This past summer, AFMI partnered with Oakland Unified School District’s APISA (Asian Pacific Islander Student Achievement) Initiative to realize its first video and digital literacy workshop for Arab, Muslim and newcomer youth in Oakland, CA.
The program was initiated by a young Yemeni American student, Meelan Mohsin, an APISA intern, who had identified a need among fellow Yemeni American and Arab American students for a better grasp of audiovisual culture. She named the initiative Takalam to signify how video can be used “to uplift voices for advocacy, representation, and civic engagement” in her community.
With the help of accomplished AFMI filmmakers (Sara Maamouri, Khalid Eid, and Nadia Shihab), a group of students ranging from 13 to 17 years old came together three days a week for five weeks to conceive, produce and edit their first short film.
The first day of the workshop coincided with the Supreme Court upholding the travel ban affecting majority Muslim countries. The Takalam students decided to use the film to examine how the ban was affecting their communities.

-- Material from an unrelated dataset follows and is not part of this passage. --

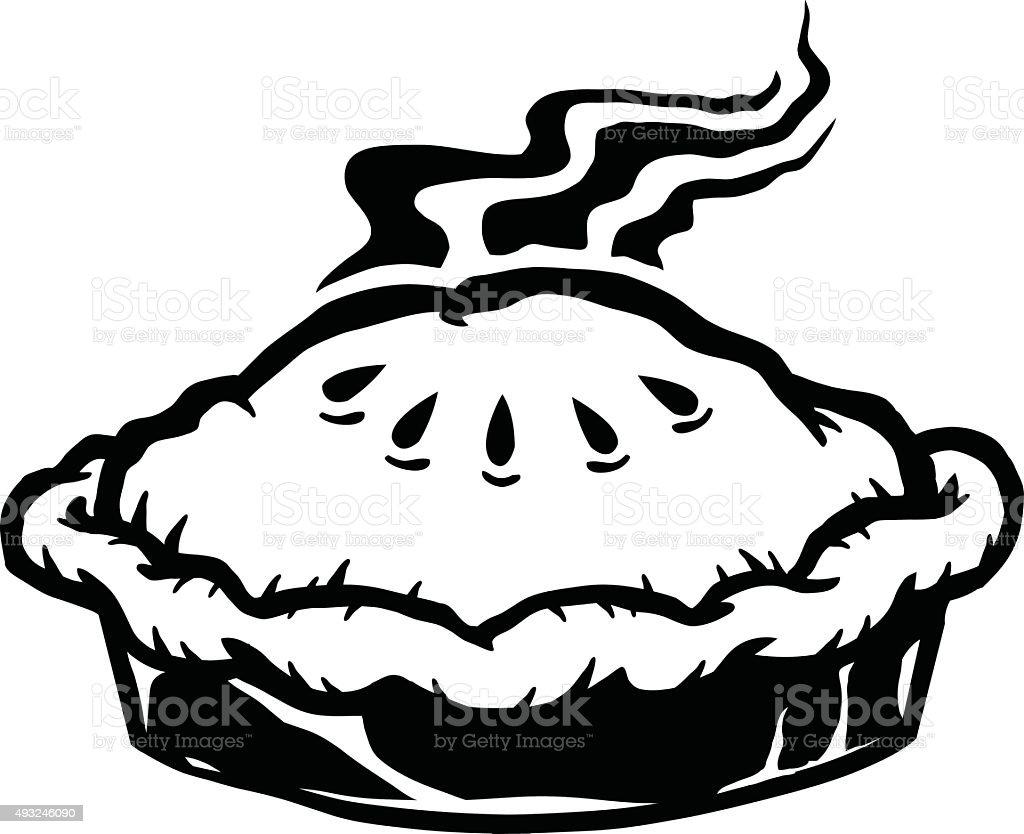 Pie vector art illustration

After familiarizing themselves with the cameras and sound recording equipment, they criss-crossed the San Francisco Bay Area interviewing individuals throughout the Yemeni, Syrian and Muslim communities about their lived experience, as well as experts on immigration law and activists. In addition to the interviews, the short included the reading of a poem, “A letter to Donald Trump,” written by one of the students, and read in English and Arabic. During the workshop, students learned how to formulate good interview questions, how to frame a moving image, where to find open source video and how to tell a visual story.
The students’ got the opportunity to premiere their short film at the 22nd annual Arab Film Festival during its run at the New Parkway theatre in Oakland in October 2018, where the student filmmakers also took questions from the audience.